Transplacental gene delivery (TPGD) is a technique for delivering nucleic acids to fetal tissues via tail-vein injections in pregnant mice. After transplacental transport, administered nucleic acids enter fetal circulation and are distributed among fetal tissues. In 1995, TPGD was established by Tsukamoto et al., and its mechanisms, and potential applications have been further characterized since. In 2019, Nakamura et al. demonstrated that intravenous injection of plasmid DNA containing genome editing component (CRISPR/Cas9 system) produced indels in fetal myocardial cells. In the future, this unique technique will allow manipulation of fetal cell functions in basic studies of fetal gene therapy.
The development of efficient methods for the transfer of nucleic acids to fetuses is an important goal for in utero gene therapy. Many of these approaches require ex vivo handling procedures that temporally expose fetuses, and micropipette injections of nucleic acids under anesthetic conditions are time-consuming and labor-intensive. As an alternative administration route, transplacental transfer of plasmid DNA constructs was reported after tail-vein injection into dam. After transplacental transport, administered nucleic acids reach the fetal circulation and efficiently transfect fetal cells. This approach represents a noninvasive and convenient method for the transfection of fetal tissues, and is hereafter referred to as transplacental gene delivery (TPGD). Since the work of Tsukamoto et al.[1], supporting data have been generated, and TPGD has been achieved with nucleic acids derived from plasmids or viral vectors[2]. Recently, Nakamura et al. elicited CRISPR/Cas9-mediated mutations in a target locus of embryonic cells for the first time using TPGD for acquiring genome-edited fetuses (TPGD-GEF)[3].
During TPGD, the placenta plays an important role in the transport of nucleic acids from the blood stream of pregnant dams to post-implantation embryos. The placenta is a highly specialized tissue that contributes to fetal developing by controlling the flow of nutrients through the umbilical cord to the uterine wall, by eliminating metabolic decomposition products and by mediating exchange gas between maternal and fetal circulatory systems[4].
Kikuchi et al. speculated about the mechanisms underlying TPGD[5], as shown schematically in Figure 1. They suggest that on E5.5 to E9.5, plasmid DNA is introduced with poor efficiency because the placenta is immature. At this time, nutrients, including lipids, are known to be taken up by the visceral endoderm (VE) or yolk sac, and are then transported to embryos by diffusion or vitelline circulation[6][7]. DNA/lipid complexes in maternal blood may also be transferred to embryos via the VE or yolk sac (arrowheads in Figure 1). However, under these conditions, most DNA/lipid complexes may be trapped in the VE, and small amounts may be taken up and transported to the embryo by vitelline circulation. In contrast, transfer of nutrients commences at the placenta during E10.5 to E13.5. As shown by arrowheads in area A of Figure 1, some plasmid DNA/lipid complexes may be transferred to the umbilical vein at the placenta and then into embryonic circulation. Yet some plasmid DNA/lipid complexes may also enter the blood vessels of the decidua (arrowheads in area B in Figure 1). Tail-vein injections of trypan blue dye demonstrated that some exogenous DNA can be transferred to the embryo via the vitelline veins, but most is trapped at the yolk sac, especially at the portion that is proximal to the placenta. Hence, establishment of placental circulation may account for increased transfer of plasmid DNA/lipid complexes on E12.5 and thereafter. Kikuchi et al. also suggest that yolk sac circulation may function as a route for the transfer of DNA/lipid complexes from maternal circulation to the fetus[5].

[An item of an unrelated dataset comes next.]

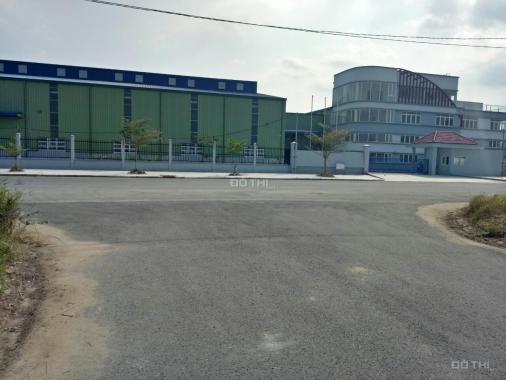 Bảng giá gần 50 lô đất trong KDC Tân Đô cuối tháng 12/2020 cho A/C đầu tư tham khảo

Figure 1. Hypothetical mechanism of transplacental gene delivery (TPGD) as suggested by Kikuchi et al.[5]; Following TPGD on E12.5, when placental circulation is established, intravenously injected plasmid DNA/lipid complexes may be transferred from maternal blood to the fetus via at least two routes. Flow via the placenta to the embryo is indicated by the blue arrowheads (area A); injected plasmid DNA is transferred beyond the blood-placenta barrier (BPB) and enters the umbilical cord. Flow from the decidua to the yolk sac is indicated by the gray arrowheads (area B); some DNA becomes trapped in yolk sac and is transferred to the embryo after the establishment of functional placental circulation.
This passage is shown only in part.